When the show moved to the Sci Fi Channel for its eighth season and the setting changed to the future year 2525, it was revealed that although Pearl had intended to do a better job of raising Clayton the second time around, she had somehow never actually gotten around to doing so and he had grown into much the same sort of adult he was before. Pearl therefore killed him by smothering him with a pillow. Oddly enough, although Pearl would've thus murdered Dr. Forrester some 40 years to 50 years after the events of the previous season, when the SOL crew returned to the 20th century, it was at the same time they had left it which would mean that a second Pearl and a baby Clayton were still alive at that time. However, because MST3K is "just a show" which advises its viewers to "really just relax", this was never addressed.

In 2008, Trace Beaulieu, Joel Hodgson and Frank Conniff reprised their characters for a brief DVD skit explaining the rights issues for one of the films. The skit depicted Joel and the 'bots back on the ship and Forrester (as an adult) back at the lab with Frank.
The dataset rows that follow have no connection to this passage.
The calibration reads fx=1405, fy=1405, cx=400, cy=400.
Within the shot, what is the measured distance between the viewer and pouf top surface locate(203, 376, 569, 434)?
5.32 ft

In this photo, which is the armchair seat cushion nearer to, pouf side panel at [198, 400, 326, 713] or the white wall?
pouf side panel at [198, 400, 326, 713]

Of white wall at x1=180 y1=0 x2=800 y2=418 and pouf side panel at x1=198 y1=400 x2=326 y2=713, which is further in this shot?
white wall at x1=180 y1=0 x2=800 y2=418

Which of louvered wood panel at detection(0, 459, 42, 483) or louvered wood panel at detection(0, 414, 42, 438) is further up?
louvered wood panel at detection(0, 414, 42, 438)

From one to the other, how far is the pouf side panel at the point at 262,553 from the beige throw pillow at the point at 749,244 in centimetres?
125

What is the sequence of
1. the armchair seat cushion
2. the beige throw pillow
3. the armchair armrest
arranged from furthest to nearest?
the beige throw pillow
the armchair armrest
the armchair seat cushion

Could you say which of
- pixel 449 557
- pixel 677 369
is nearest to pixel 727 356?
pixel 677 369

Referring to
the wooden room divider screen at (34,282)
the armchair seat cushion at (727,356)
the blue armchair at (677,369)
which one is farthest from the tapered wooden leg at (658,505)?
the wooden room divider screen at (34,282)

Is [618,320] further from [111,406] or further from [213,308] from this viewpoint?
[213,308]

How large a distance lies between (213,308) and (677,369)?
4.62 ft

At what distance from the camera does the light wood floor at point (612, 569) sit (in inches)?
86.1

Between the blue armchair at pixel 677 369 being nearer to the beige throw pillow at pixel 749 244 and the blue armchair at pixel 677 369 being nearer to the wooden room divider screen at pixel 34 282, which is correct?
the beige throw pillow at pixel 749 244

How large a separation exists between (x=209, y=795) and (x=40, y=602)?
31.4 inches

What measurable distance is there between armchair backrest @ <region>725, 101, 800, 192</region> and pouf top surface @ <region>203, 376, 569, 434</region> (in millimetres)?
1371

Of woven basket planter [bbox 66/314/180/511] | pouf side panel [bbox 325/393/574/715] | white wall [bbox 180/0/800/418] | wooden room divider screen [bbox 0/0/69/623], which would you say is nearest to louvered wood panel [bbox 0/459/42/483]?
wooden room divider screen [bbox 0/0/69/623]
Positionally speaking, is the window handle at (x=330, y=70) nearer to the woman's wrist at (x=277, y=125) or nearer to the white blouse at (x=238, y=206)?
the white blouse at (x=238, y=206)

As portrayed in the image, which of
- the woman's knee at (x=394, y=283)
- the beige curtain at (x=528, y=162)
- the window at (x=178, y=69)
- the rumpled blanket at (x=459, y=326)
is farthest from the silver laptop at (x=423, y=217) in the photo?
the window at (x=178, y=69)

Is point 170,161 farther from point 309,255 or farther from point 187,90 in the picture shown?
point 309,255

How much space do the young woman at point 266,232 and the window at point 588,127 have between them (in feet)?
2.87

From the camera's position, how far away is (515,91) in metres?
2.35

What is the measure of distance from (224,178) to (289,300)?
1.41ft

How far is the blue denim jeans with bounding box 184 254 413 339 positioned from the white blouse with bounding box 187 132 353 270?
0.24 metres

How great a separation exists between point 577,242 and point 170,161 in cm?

It's not known where (or if) the scene fits within the show's continuity.

At some point, Forrester had a daughter named Kinga Forrester, who would later follow in Forrester's footsteps and became a mad scientist in her own right. She would go on to resurrect her father's most successful experiment, Mystery Science Theater 3000.

In 2018, Dr. Laurence Erhardt was finally able to liberate the cremated remains of both Frank and Forrester from a drawer at Gizmonics Institute. Taking them on board Forrester's ship The Pretty Lady Erhardt intended to scatter them while playing the song Idiot Control Now.